Aim of the exercise
Please set out every one of the records below as a numbered list, skipping any blank lines. Give only the text of each record and leave the pictures out.

Exercise inputs
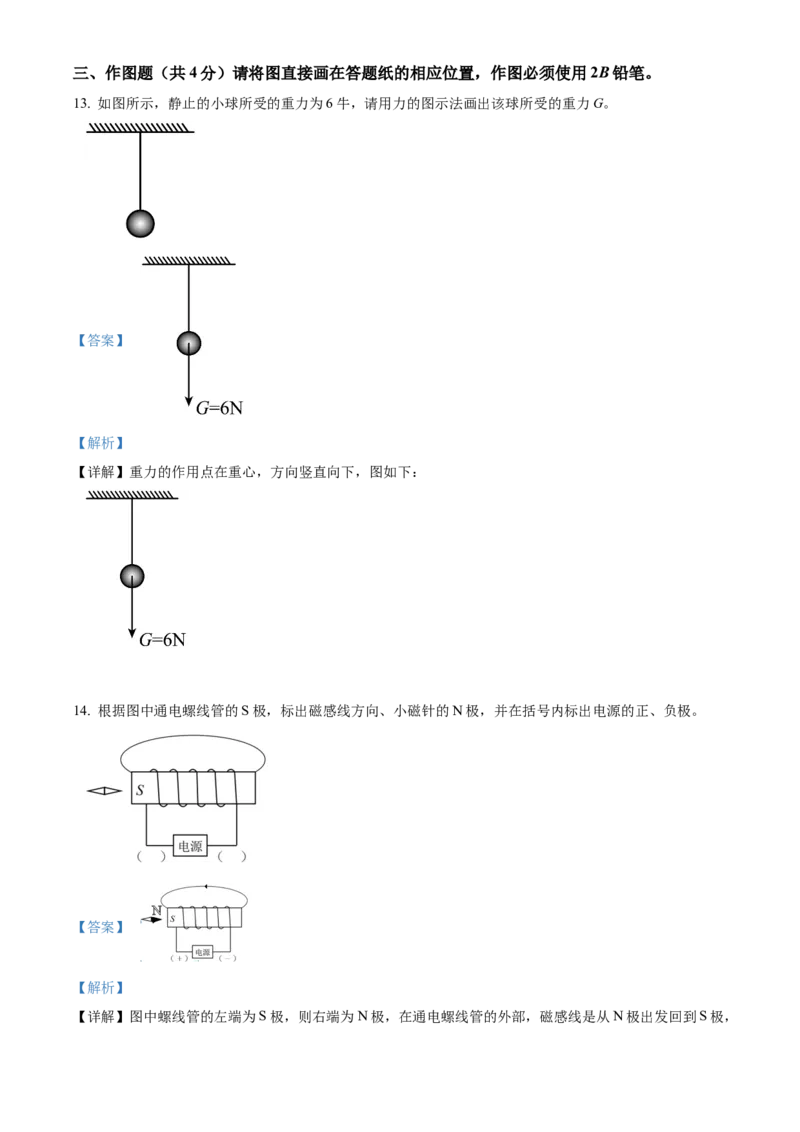 精品解析：2022年上海市闵行区中考二模物理试题（解析版）(1)_0122026上海中考一模二模真题试卷_2025-2012年_4.上海中考物理一模二模（14-24）_二模_2022年上海市中考物理二模试卷（16份）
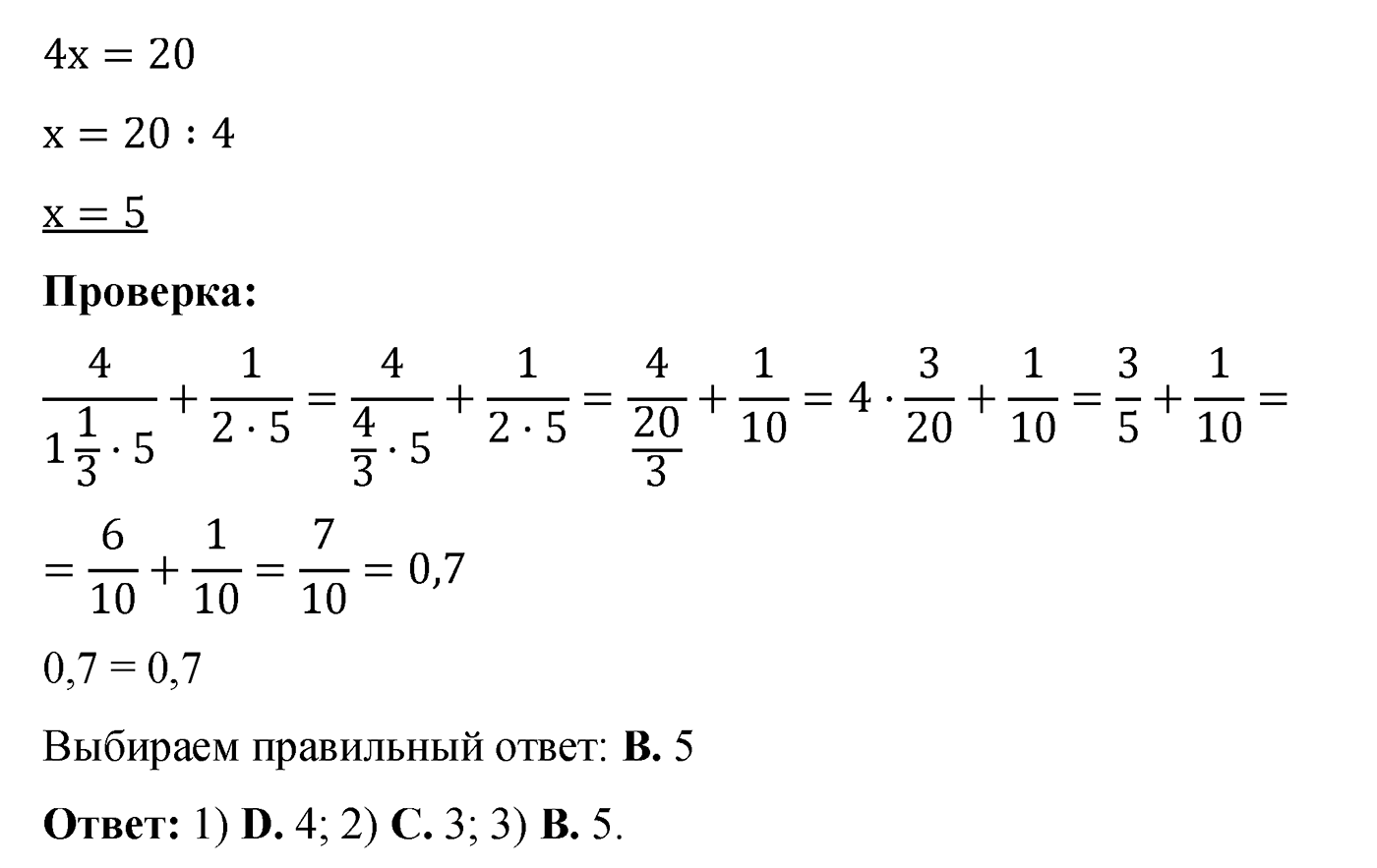 Номер №37 — решение 4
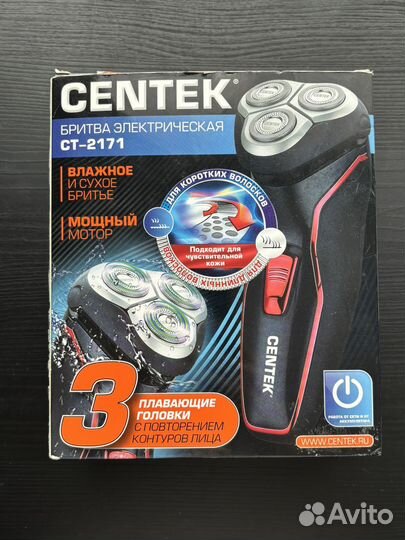 Бритва электрическая centek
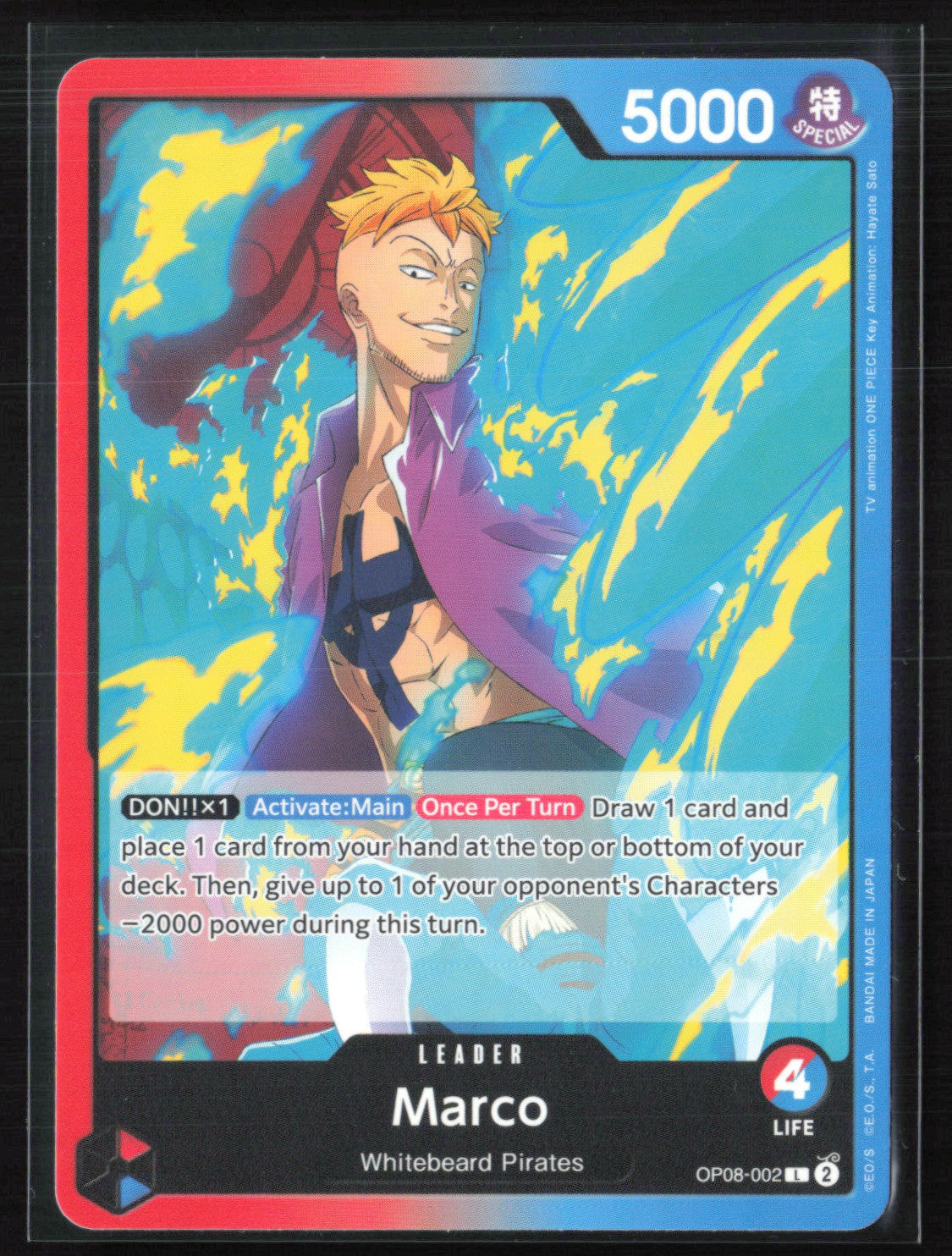 Marco Two Legends Leader (One Piece)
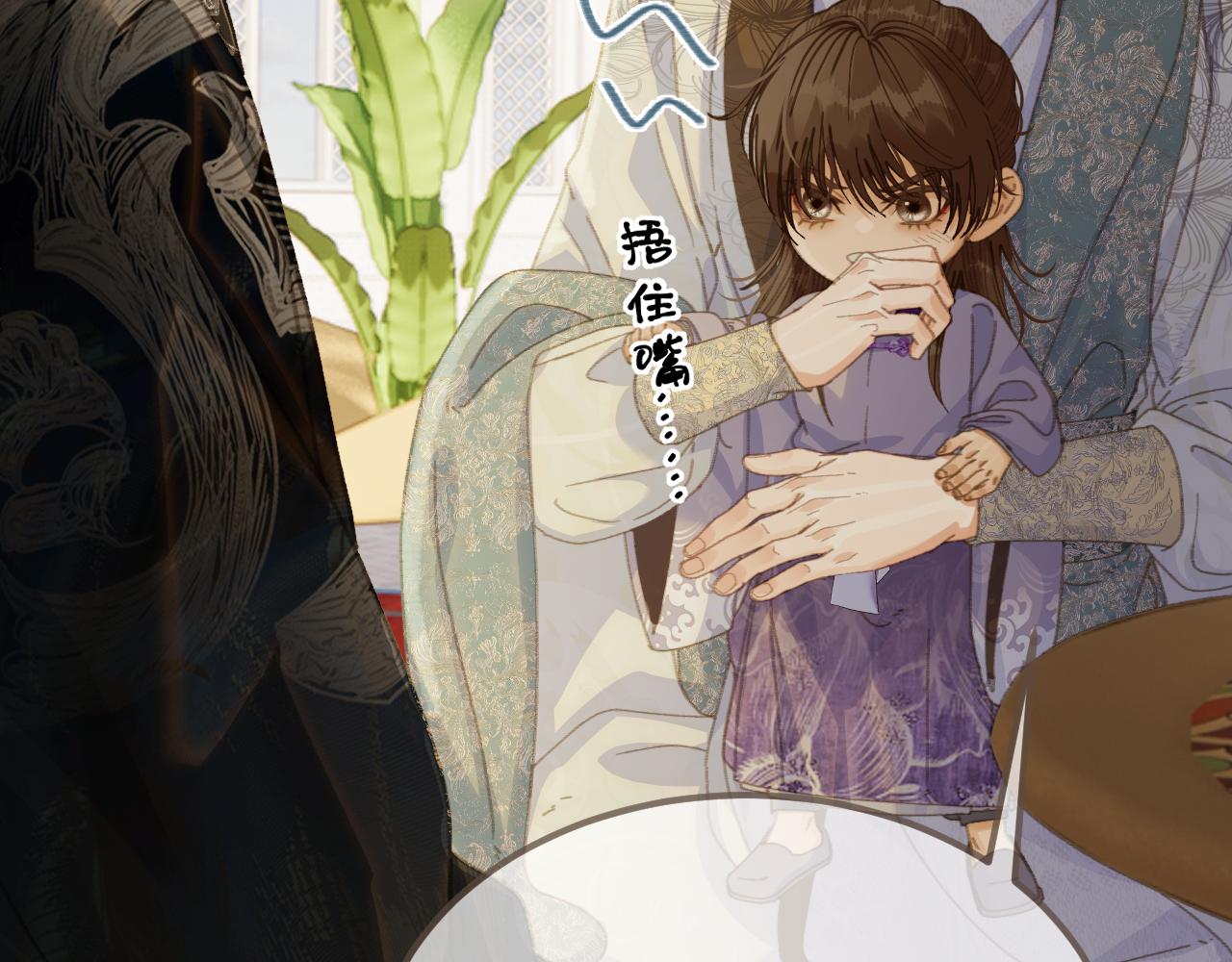 第92话 &ldquo;刺客&rdquo;(1/3)-第203话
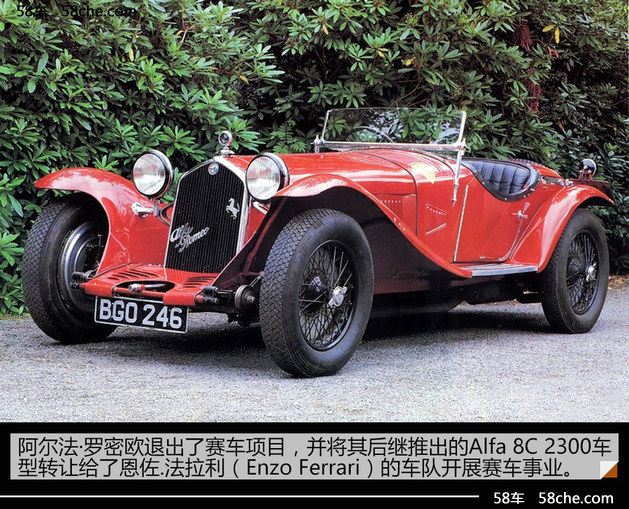 阿尔法罗密欧制造成本,品牌阿尔法罗密欧
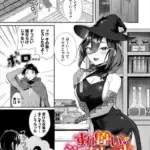 すれ違いシークレット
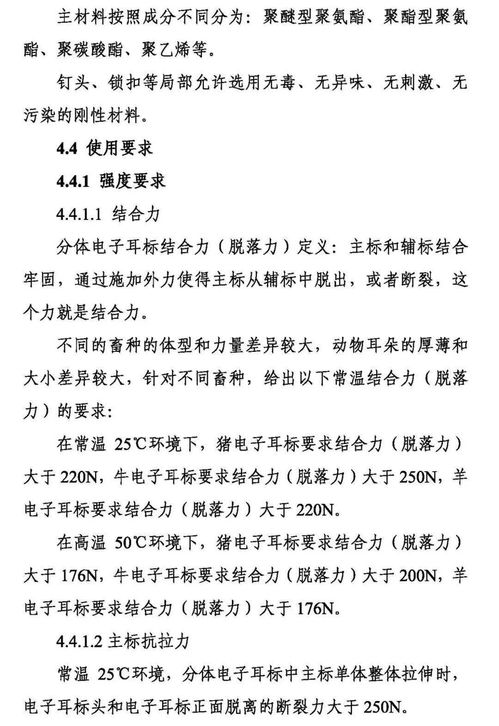 牲畜的畜的组词 牲畜的畜的组词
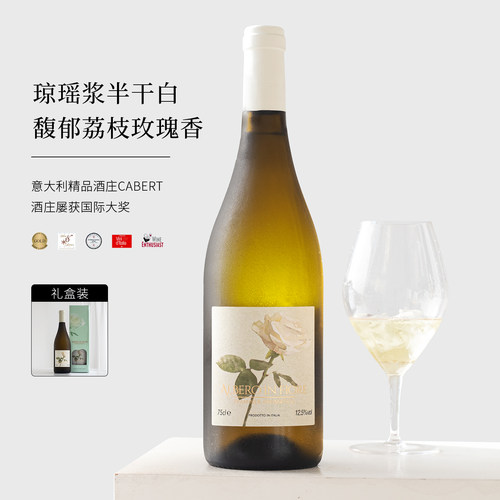 玫瑰荔枝香！琼瑶浆半干白葡萄酒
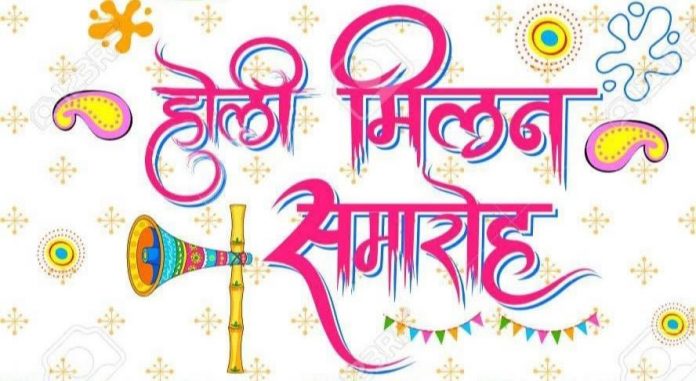 होली स्नेह मिलन होली स्नेह मिलन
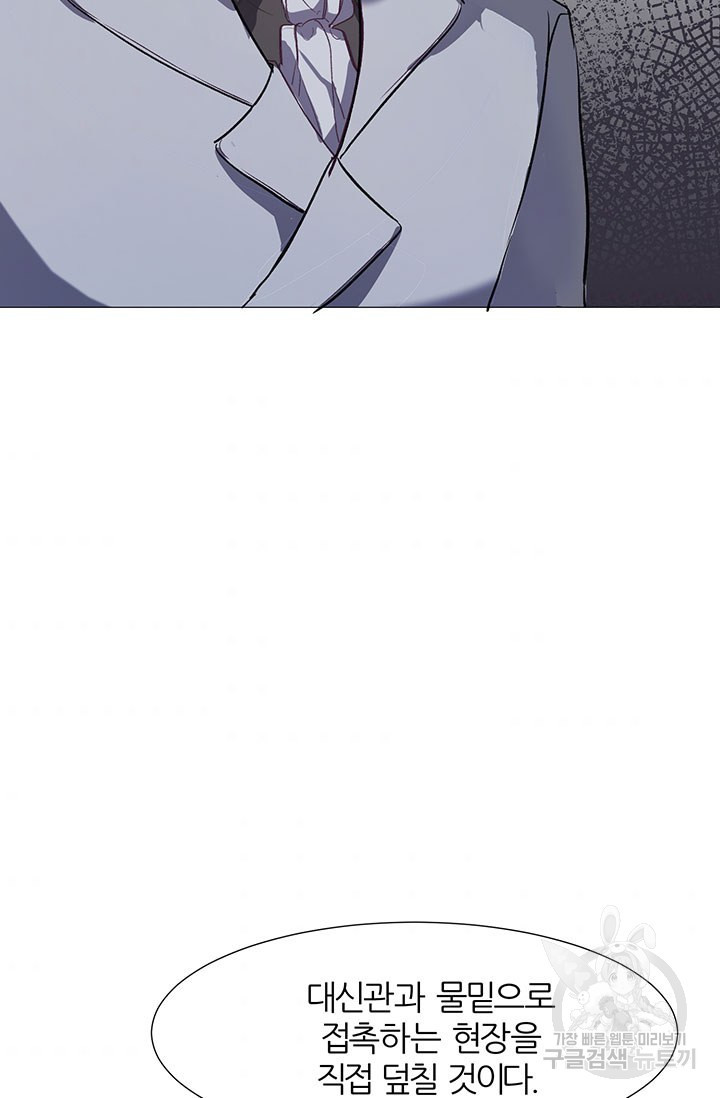 1638507688088eicj2wqehp.jpeg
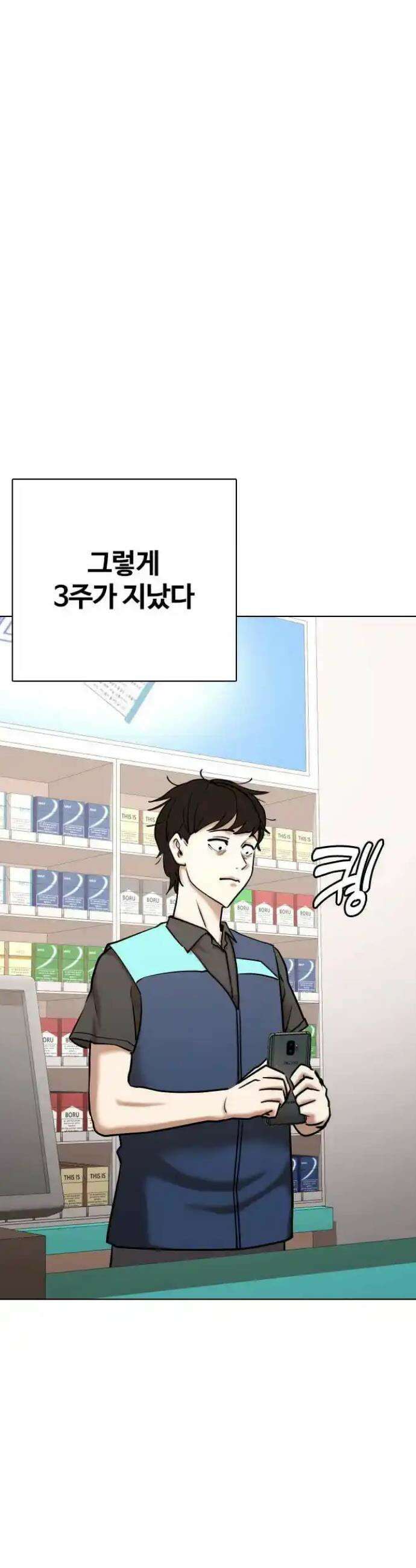 욕망일기Deep 75화． 오성급 고시원(7)_고등어 구이 9
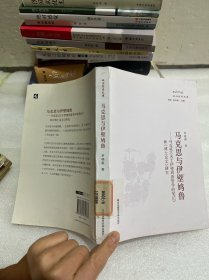 馬克思與伊壁鳩魯：馬克思《關(guān)于伊壁鳩魯哲學的筆記》和《博士論文》研究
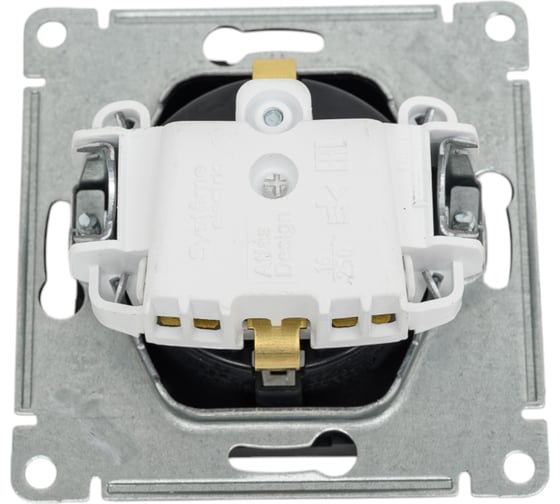 Механизм розетки Systeme Electric Atlasdesign базальт с заземлением, 16а, ATN001443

Exercise output
1.  精品解析：2022年上海市闵行区中考二模物理试题（解析版）(1)_0122026上海中考一模二模真题试卷_2025-2012年_4.上海中考物理一模二模（14-24）_二模_2022年上海市中考物理二模试卷（16份）
2.  Номер №37 — решение 4
3.  Бритва электрическая centek
4.  Marco Two Legends Leader (One Piece)
5.  第92话 &ldquo;刺客&rdquo;(1/3)-第203话
6.  阿尔法罗密欧制造成本,品牌阿尔法罗密欧
7.  すれ違いシークレット
8.  牲畜的畜的组词 牲畜的畜的组词
9.  玫瑰荔枝香！琼瑶浆半干白葡萄酒
10.  होली स्नेह मिलन होली स्नेह मिलन
11.  1638507688088eicj2wqehp.jpeg
12.  욕망일기Deep 75화． 오성급 고시원(7)_고등어 구이 9
13.  馬克思與伊壁鳩魯：馬克思《關(guān)于伊壁鳩魯哲學的筆記》和《博士論文》研究
14.  Механизм розетки Systeme Electric Atlasdesign базальт с заземлением, 16а, ATN001443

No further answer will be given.